● **PROVIDED ENTRIES**:

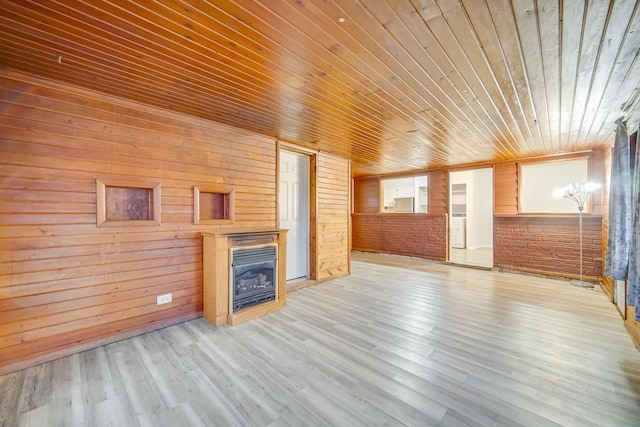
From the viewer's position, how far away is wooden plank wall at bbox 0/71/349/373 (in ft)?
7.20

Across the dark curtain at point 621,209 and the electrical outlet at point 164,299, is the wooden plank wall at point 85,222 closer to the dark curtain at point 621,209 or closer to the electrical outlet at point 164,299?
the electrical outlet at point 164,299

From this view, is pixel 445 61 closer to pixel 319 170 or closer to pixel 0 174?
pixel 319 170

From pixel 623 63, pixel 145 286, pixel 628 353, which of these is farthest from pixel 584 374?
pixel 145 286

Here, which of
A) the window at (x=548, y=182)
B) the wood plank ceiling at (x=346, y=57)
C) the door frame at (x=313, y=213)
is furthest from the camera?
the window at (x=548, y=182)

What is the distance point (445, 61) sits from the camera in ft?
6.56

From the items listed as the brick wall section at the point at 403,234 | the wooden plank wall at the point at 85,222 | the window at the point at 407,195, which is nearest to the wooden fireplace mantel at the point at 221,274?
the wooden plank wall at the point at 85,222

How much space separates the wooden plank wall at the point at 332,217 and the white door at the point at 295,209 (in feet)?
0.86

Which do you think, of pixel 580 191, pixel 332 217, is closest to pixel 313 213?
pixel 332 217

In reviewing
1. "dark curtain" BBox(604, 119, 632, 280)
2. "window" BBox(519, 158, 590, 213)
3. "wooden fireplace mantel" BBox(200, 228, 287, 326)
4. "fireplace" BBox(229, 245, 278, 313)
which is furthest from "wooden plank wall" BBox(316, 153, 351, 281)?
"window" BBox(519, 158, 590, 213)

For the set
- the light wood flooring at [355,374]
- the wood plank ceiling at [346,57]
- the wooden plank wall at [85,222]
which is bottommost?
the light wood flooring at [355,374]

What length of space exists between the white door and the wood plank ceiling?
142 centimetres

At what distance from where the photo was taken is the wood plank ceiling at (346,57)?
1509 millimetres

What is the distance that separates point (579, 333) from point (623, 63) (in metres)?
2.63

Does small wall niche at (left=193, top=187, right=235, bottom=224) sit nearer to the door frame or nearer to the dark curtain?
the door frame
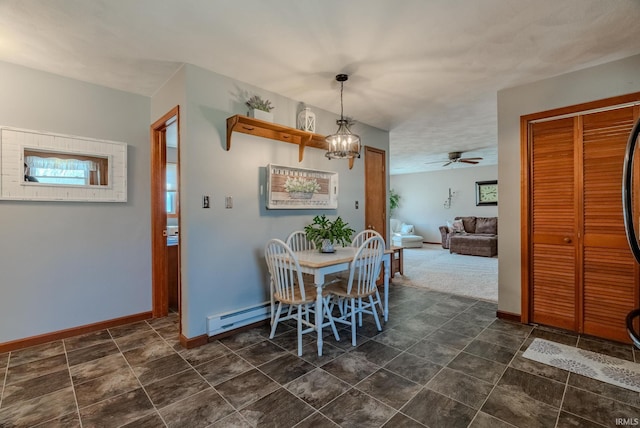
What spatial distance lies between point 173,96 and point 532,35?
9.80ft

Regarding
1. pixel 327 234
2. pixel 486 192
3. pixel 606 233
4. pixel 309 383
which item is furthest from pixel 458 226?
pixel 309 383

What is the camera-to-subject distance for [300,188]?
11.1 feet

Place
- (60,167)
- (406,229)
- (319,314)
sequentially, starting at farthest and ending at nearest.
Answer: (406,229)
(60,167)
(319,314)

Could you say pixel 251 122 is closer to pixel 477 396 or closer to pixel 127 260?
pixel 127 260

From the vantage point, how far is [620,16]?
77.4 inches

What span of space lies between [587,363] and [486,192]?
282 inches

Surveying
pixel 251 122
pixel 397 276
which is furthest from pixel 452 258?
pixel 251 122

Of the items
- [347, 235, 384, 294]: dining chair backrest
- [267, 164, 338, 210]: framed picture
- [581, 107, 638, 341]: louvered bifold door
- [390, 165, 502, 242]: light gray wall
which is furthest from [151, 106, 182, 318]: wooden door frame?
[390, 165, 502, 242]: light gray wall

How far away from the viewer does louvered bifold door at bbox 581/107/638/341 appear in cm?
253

● **PROBLEM DETAILS**:
Reproduce the entire listing above word for word, leaving out the pictures.

● **RESPONSE TO THE EXERCISE**:
From the viewer's position, how far away is wooden plank wall at bbox 0/71/349/373 (in ft)?
7.20

Across the dark curtain at point 621,209 and the electrical outlet at point 164,299, is the wooden plank wall at point 85,222 closer to the dark curtain at point 621,209 or closer to the electrical outlet at point 164,299?
the electrical outlet at point 164,299

From this view, is pixel 445 61 closer to pixel 319 170 or closer to pixel 0 174?
pixel 319 170

From pixel 623 63, pixel 145 286, pixel 628 353, which of these is farthest from pixel 584 374?
pixel 145 286

Here, which of
A) the window at (x=548, y=182)
B) the wood plank ceiling at (x=346, y=57)
C) the door frame at (x=313, y=213)
is furthest from the camera?
the window at (x=548, y=182)

What is the distance point (445, 61) sits from the camera in ft?
6.56

From the items listed as the brick wall section at the point at 403,234 | the wooden plank wall at the point at 85,222 | the window at the point at 407,195, which is nearest to the wooden fireplace mantel at the point at 221,274?
the wooden plank wall at the point at 85,222

How much space separates the wooden plank wall at the point at 332,217 and the white door at the point at 295,209 (in feet)?
0.86

Which do you think, of pixel 580 191, pixel 332 217, is closest to pixel 313 213?
pixel 332 217

In reviewing
1. "dark curtain" BBox(604, 119, 632, 280)
2. "window" BBox(519, 158, 590, 213)
3. "wooden fireplace mantel" BBox(200, 228, 287, 326)
4. "fireplace" BBox(229, 245, 278, 313)
which is furthest from "wooden plank wall" BBox(316, 153, 351, 281)?
"window" BBox(519, 158, 590, 213)

For the set
- the light wood flooring at [355,374]
- the wood plank ceiling at [346,57]
- the wooden plank wall at [85,222]
which is bottommost?
the light wood flooring at [355,374]

What length of space exists between the white door and the wood plank ceiling?
142 centimetres

At what distance from where the photo was taken is the wood plank ceiling at (346,57)?
1509 millimetres

What is the distance that separates point (579, 333) from point (623, 63) (in metres)?
2.63

Does small wall niche at (left=193, top=187, right=235, bottom=224) sit nearer to the door frame or nearer to the dark curtain?
the door frame
What spatial distance lies between point 173,96 and point 532,35?
9.80ft

Regarding
1. pixel 327 234
2. pixel 486 192
3. pixel 606 233
4. pixel 309 383
which item is furthest from pixel 458 226?
pixel 309 383

What is the camera-to-subject distance for [300,188]?
11.1 feet

Place
- (60,167)
- (406,229)
- (319,314)
sequentially, starting at farthest and ending at nearest.
Answer: (406,229)
(60,167)
(319,314)

Could you say pixel 251 122 is closer to pixel 477 396 or closer to pixel 127 260?
pixel 127 260

From the vantage point, how far is [620,16]?
77.4 inches

What span of space lies between [587,363] and [486,192]?
282 inches

Surveying
pixel 251 122
pixel 397 276
which is furthest from pixel 452 258?
pixel 251 122

Of the items
- [347, 235, 384, 294]: dining chair backrest
- [267, 164, 338, 210]: framed picture
- [581, 107, 638, 341]: louvered bifold door
- [390, 165, 502, 242]: light gray wall
which is furthest from [151, 106, 182, 318]: wooden door frame?
[390, 165, 502, 242]: light gray wall

How far away from the viewer does louvered bifold door at bbox 581/107/638/341 appear in cm?
253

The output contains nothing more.